Пятьсот девятый чуял запах Хандке. Это тоже что-то новое. В Малом лагере везде и всюду такая вонь, что не до запахов. Впрочем, пятьсот девятый знал: он чует запах Хандке не потому, что запах этот перебивает окружающую вонь и гниль, нет, — он чует Хандке, потому что ненавидит его.
— У тебя что, язык от страха отсох?
Хандке пнул пятьсот девятого в коленку. Пятьсот девятый не вздрогнул и не отшатнулся.
— Не думаю, что меня будут пытать, — сказал он спокойно и снова посмотрел Хандке прямо в глаза. — Смысла нет. Я ведь этак могу ненароком и помереть у эсэсовцев на руках.

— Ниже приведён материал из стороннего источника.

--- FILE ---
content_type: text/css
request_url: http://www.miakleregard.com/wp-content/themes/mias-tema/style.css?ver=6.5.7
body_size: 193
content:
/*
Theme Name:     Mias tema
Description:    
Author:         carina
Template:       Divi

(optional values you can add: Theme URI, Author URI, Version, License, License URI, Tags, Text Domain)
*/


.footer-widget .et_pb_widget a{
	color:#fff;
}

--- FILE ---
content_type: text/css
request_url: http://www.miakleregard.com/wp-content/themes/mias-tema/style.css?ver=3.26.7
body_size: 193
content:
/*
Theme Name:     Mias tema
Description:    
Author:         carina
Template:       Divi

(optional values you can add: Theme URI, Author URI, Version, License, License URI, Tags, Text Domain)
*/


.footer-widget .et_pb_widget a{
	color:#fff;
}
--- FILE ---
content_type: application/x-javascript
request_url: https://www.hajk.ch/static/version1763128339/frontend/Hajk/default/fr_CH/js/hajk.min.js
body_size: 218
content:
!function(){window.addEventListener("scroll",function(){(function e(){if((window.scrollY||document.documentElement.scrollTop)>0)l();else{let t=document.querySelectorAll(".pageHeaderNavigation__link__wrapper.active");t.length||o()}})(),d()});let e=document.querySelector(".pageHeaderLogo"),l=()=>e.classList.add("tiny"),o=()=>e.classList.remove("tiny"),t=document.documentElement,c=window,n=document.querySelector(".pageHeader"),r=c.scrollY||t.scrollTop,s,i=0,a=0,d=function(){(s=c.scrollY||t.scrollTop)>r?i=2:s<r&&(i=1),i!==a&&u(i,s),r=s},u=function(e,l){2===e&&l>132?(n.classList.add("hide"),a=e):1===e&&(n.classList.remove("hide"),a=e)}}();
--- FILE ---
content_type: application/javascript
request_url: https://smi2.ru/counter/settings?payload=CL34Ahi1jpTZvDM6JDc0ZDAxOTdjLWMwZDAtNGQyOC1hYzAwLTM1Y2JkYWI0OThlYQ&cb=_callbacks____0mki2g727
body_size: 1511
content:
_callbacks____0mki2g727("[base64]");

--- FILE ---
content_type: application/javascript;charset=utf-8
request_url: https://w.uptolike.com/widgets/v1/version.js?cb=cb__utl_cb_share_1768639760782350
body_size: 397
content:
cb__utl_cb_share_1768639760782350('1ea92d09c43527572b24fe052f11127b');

Я же слабый, много ли мне надо? Выходит, сейчас это даже выгода. Гестапо с пытками подождет, пока денежки не придут к ним в лапы. До этих пор я буду им нужен. Ведь я единственный, кто вправе этими деньгами распоряжаться. В Швейцарии гестапо никому не указ. Так что пока деньги не придут, я могу быть спокоен. А придут они не сразу, и тем временем много всего может случиться.
Хандке соображал. В сумерках пятьсот девятый, казалось, почти видит, как тяжело ворочаются мысли на его плоском лице. В глазах его будто кто-то включил прожекторы, и они теперь ощупывали эту физиономию пядь за пядью. Само лицо вроде бы оставалось прежним, но каждая черточка в нем стала выпуклей, отчетливей.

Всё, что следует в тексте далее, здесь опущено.